Assigned task:
Images don't belong in the copy. Output the rest of the data exactly.

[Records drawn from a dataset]
■ ■ ■

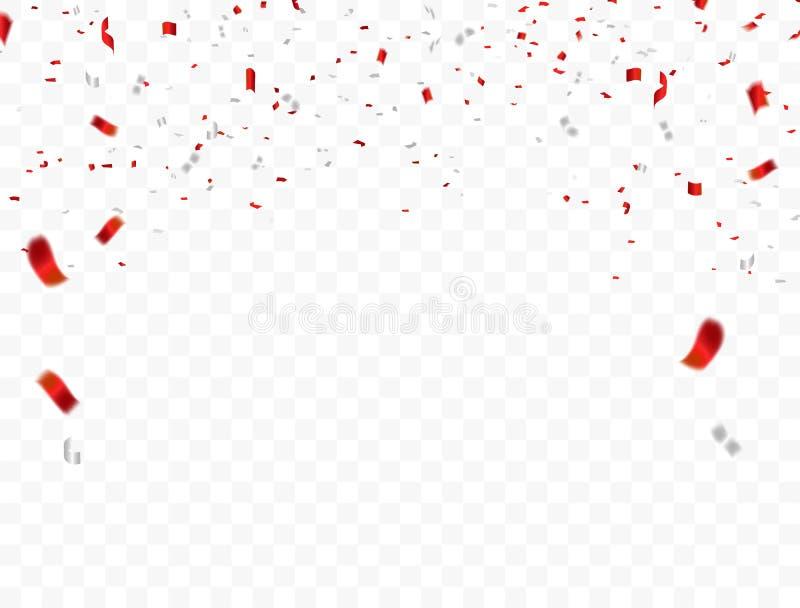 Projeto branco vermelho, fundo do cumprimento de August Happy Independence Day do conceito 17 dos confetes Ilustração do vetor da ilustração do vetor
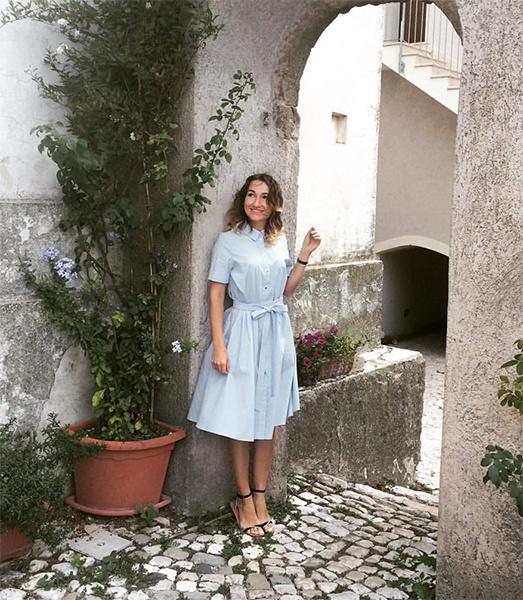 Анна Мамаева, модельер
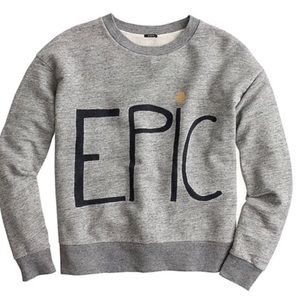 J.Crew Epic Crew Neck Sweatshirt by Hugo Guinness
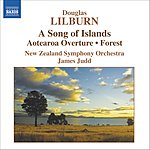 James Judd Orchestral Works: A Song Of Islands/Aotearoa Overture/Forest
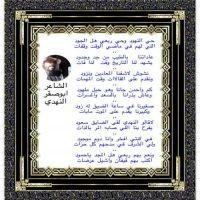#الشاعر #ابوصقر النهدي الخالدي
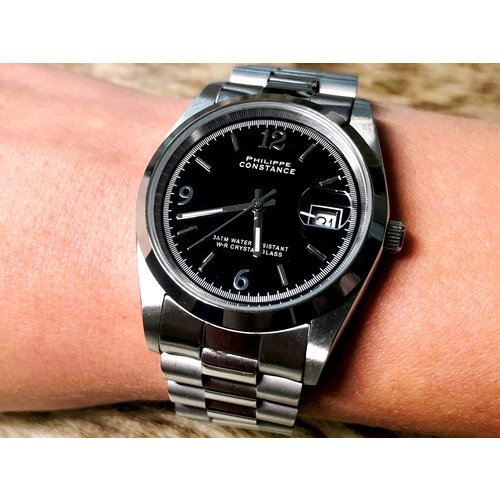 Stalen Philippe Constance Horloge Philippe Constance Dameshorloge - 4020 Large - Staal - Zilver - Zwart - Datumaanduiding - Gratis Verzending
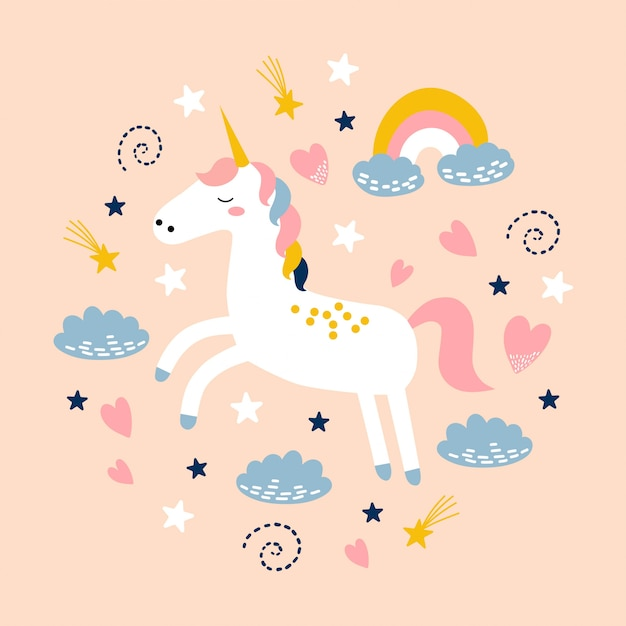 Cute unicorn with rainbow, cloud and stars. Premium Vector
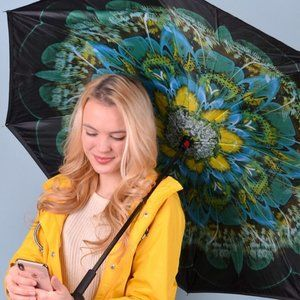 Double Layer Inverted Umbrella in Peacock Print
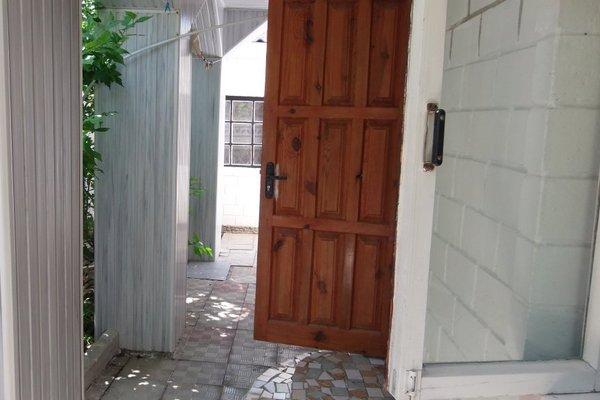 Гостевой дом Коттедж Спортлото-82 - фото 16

■ ■ ■

Finished exercise:
 Projeto branco vermelho, fundo do cumprimento de August Happy Independence Day do conceito 17 dos confetes Ilustração do vetor da ilustração do vetor
 Анна Мамаева, модельер
 J.Crew Epic Crew Neck Sweatshirt by Hugo Guinness
 James Judd Orchestral Works: A Song Of Islands/Aotearoa Overture/Forest
#الشاعر #ابوصقر النهدي الخالدي
 Stalen Philippe Constance Horloge Philippe Constance Dameshorloge - 4020 Large - Staal - Zilver - Zwart - Datumaanduiding - Gratis Verzending
 Cute unicorn with rainbow, cloud and stars. Premium Vector
 Double Layer Inverted Umbrella in Peacock Print
 Гостевой дом Коттедж Спортлото-82 - фото 16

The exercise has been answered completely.